Breaking the Holocaust myth of evil monsters and indifferent bystanders
What do you think of when you hear the word “Holocaust”? I bet you think of helpless Jews wiped away by evil monsters while the world watched and did nothing.
Every word in that sentence is wrong. The Jews were not helpless, and they were not wiped away. The Nazis were not evil monsters. And many people did something to help.
On this Yom HaShoah, we need to rethink how we teach and even think about the Holocaust.
The Nazis were not “evil monsters” — they were ordinary people who made very bad decisions. This distinction is important. We cannot learn from “evil monsters.” We can learn from ordinary people who got swept away by events and by beliefs that led them to do horrific things. By understanding their mistakes, we can identify events and beliefs that might lead us to repeat those mistakes.

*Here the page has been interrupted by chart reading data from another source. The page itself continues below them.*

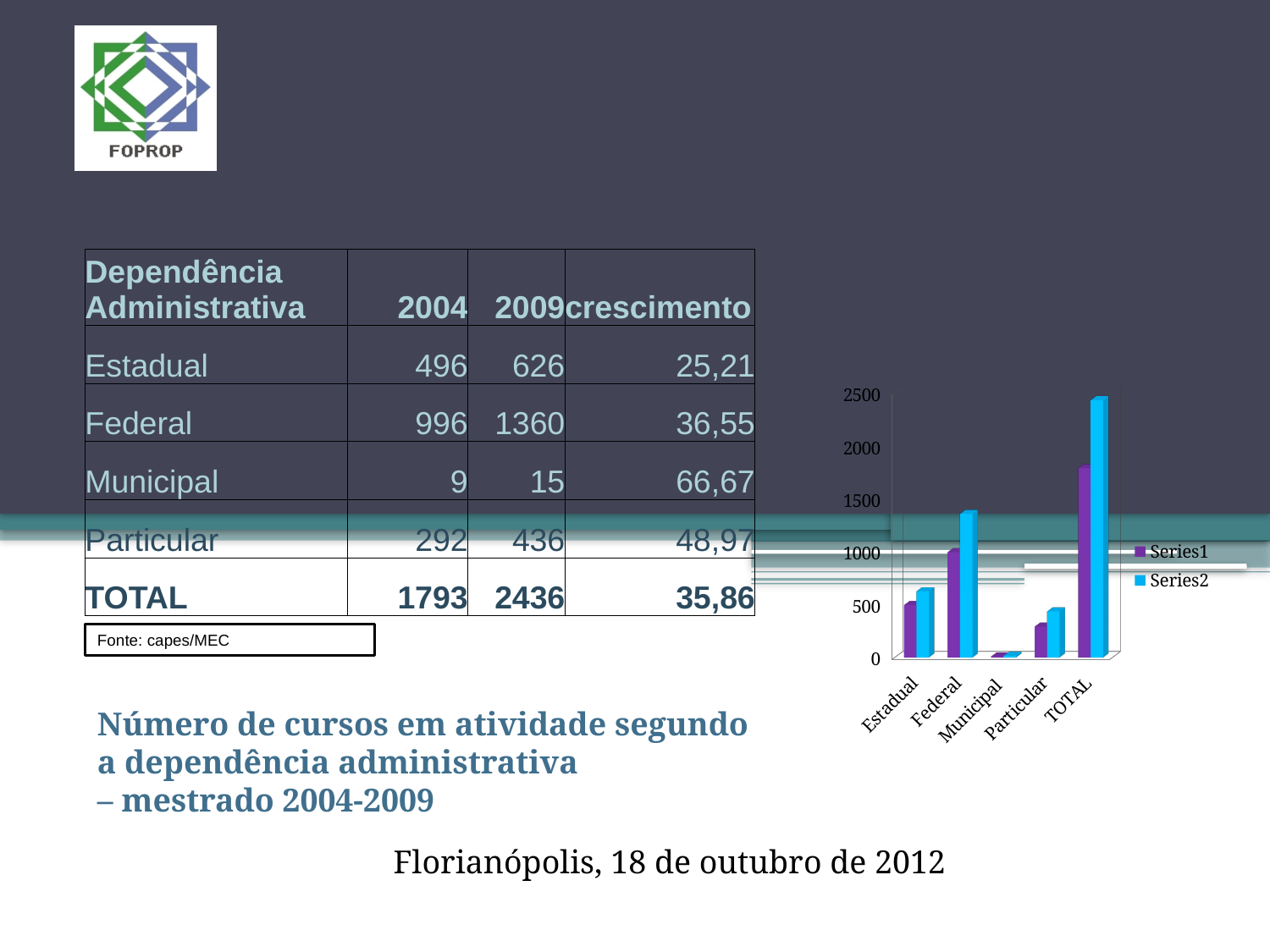
How many categories are shown on the x axis of the bar chart? 5 In the bar chart, which is larger for Federal: Series1 or Series2? Series2 What are the two legend entries of the bar chart? Series1 and Series2 In the bar chart, is the Series2 value for TOTAL greater or less than 2000? greater What kind of chart is shown on the right of the slide? bar chart Which category has the shortest bars in the bar chart? Municipal In the bar chart, is the Series1 value for TOTAL greater or less than 2000? less In the bar chart, is the Series2 value for Federal greater or less than 1000? greater Which category has the tallest bars in the bar chart? TOTAL How many series does the legend of the bar chart list? 2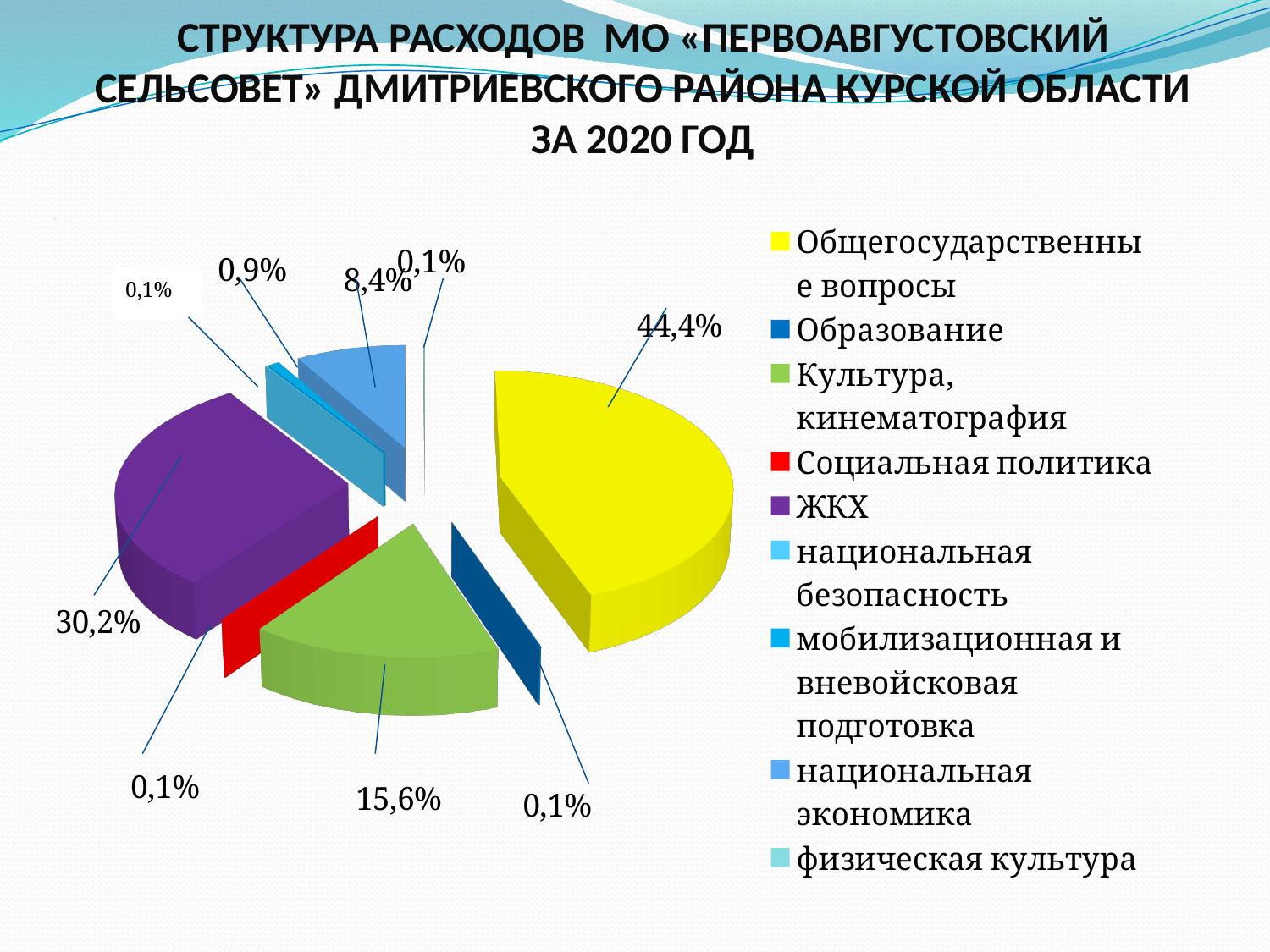
What share of expenditures is shown for мобилизационная и вневойсковая подготовка? 0,9% What share of expenditures is shown for национальная экономика? 8,4% Which has a larger share: Культура, кинематография or национальная экономика? Культура, кинематография What colour is the ЖКХ slice in the pie chart? purple Which category has the largest share of the pie chart? Общегосударственные вопросы What share of expenditures is shown for ЖКХ? 30,2% What kind of chart is shown on the slide? pie chart How many categories does the legend of the pie chart list? 9 Which year does the chart title say the expenditure structure is for? 2020 What is the difference in percentage points between the shares of Общегосударственные вопросы and ЖКХ? 14,2 What share of expenditures is shown for Общегосударственные вопросы? 44,4% What share of expenditures is shown for Культура, кинематография? 15,6%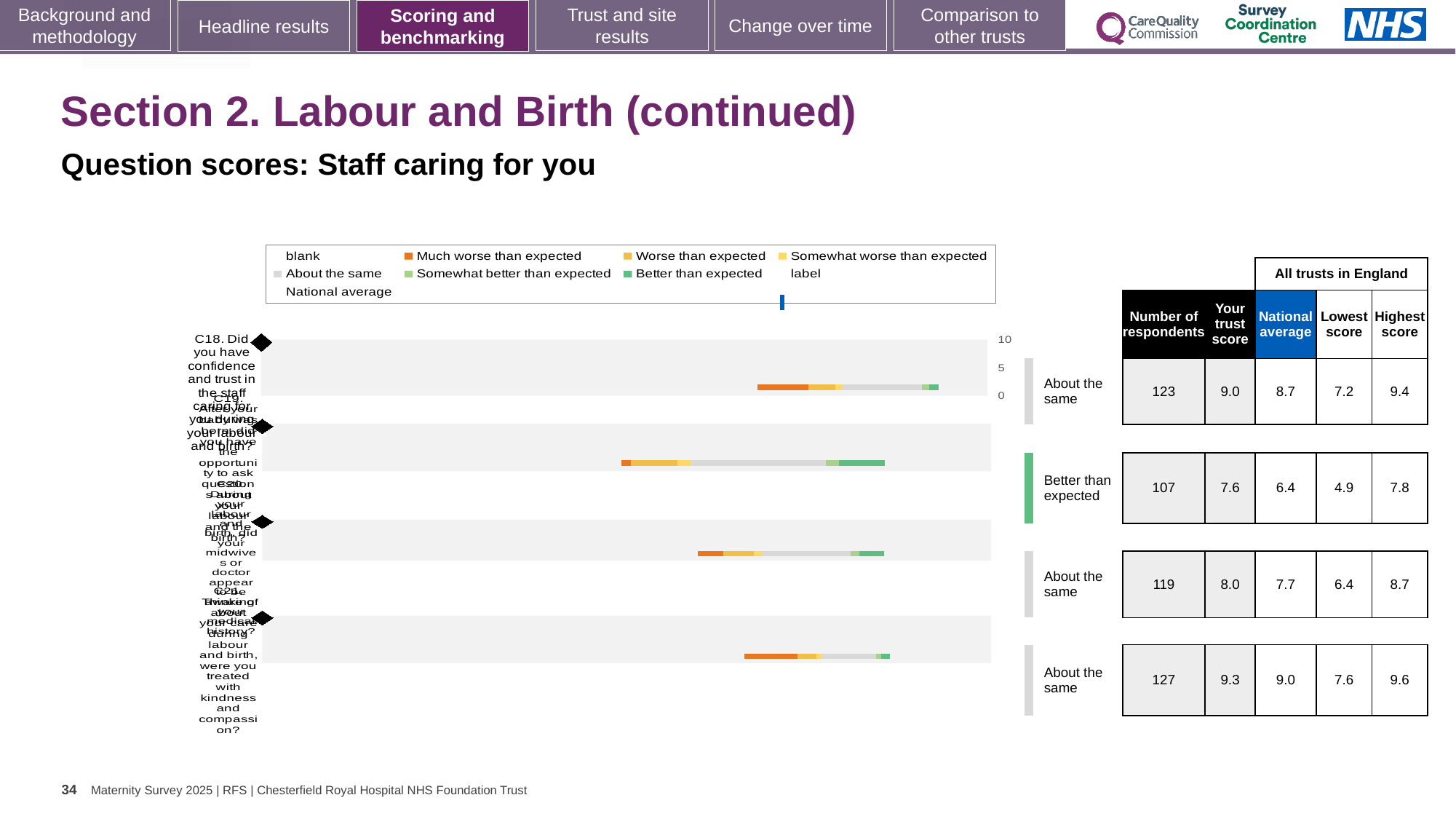
What kind of chart is shown on the slide? bar chart How many questions (rows) are plotted in the chart? 4 In the table, what is the national average for the first row (C18, confidence and trust in the staff)? 8.7 For the 'Better than expected' row, what is the difference between 'Your trust score' and the national average? 1.2 In the table, what is the number of respondents for the row rated 'Better than expected'? 107 Which row has the lowest 'Your trust score' in the table? The 'Better than expected' row (C19), 7.6 In the table, what is the lowest score for the third row (C20)? 6.4 In the table, what is 'Your trust score' for the row rated 'Better than expected'? 7.6 Which row has the highest 'Your trust score' in the table? The last row (C21), 9.3 In the table, what is the highest score for the last row (C21, treated with kindness and compassion)? 9.6 For the first row (C18), which is larger: 'Your trust score' or the national average? Your trust score (9.0) What is the subtitle describing the chart on this slide? Question scores: Staff caring for you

As an example, the first killings of Jews on the Eastern front were not ordered by the German government. They were perpetrated by soldiers who were told to take eastern Europe from the Communists. These young men had been taught to believe that all Jews were evil, communist sympathizers. Should we be surprised, then, that they killed the Jews along with the Communists? When you teach hate and fear, you raise grownups who hate and fear.
How much of our media coverage equates Muslims with terrorists, the way the German media equated Jews with Communists? At that time, Communism was the great evil to be feared, as terrorism is now. Those young men’s parents thought they were teaching their sons to protect themselves from a threat. That their sons might someday use those lessons to justify mass murder likely never crossed their minds.
Hate builds by steps. Hate starts with little things — stereotypes, jokes, negative ideas about groups of people — and moves up the steps of bullying, discrimination, and violence, eventually leading to genocide. Stereotyping does not automatically lead to genocide. However, the acceptance of each level of hatred makes the next level a little bit easier. Accepting that next level of hatred then makes the next level just a little bit easier and a little bit more normal. The story of the Holocaust is the story of a whole people walking up these steps without anyone stopping them.
Except, once again, that sentence is wrong because many people did work to stop them. And just like the perpetrators, these “helpers” were ordinary people. Yet when we talk about those that helped, we label them as special “righteous” people. This again is the wrong lesson. We need to recognize that we do not have to be unusually good and brave to make a difference.
In truth, whole communities were saved by the willingness of ordinary people to stand up to the Nazis. The Jewish population of Albania, the only Muslim country in Europe, increased from 200 to 2000 over the course of the war because the Albanian people hid any Jew who came across the border. Merushe Kadiu, whose family sheltered two Greek Jewish children, said, “Those years were fearful, but friendship overcame all fear.” By recognizing that ordinary people made enormous differences, and that whole communities were able to stand up to the Nazis, we begin to understand that we can and must respond to acts of hate in our own communities.
The Germans of the 1930s did not think that such atrocities could happen in their modern, “civilized” country. The difference between them and us is that we know — we know what human beings are capable of and we know that our actions can make a difference.
We can stop the walk up the steps of hate. We can learn the lessons of the Holocaust, but only if we learn to recognize ourselves in all the people involved — not only the victims but the perpetrators and the helpers as well.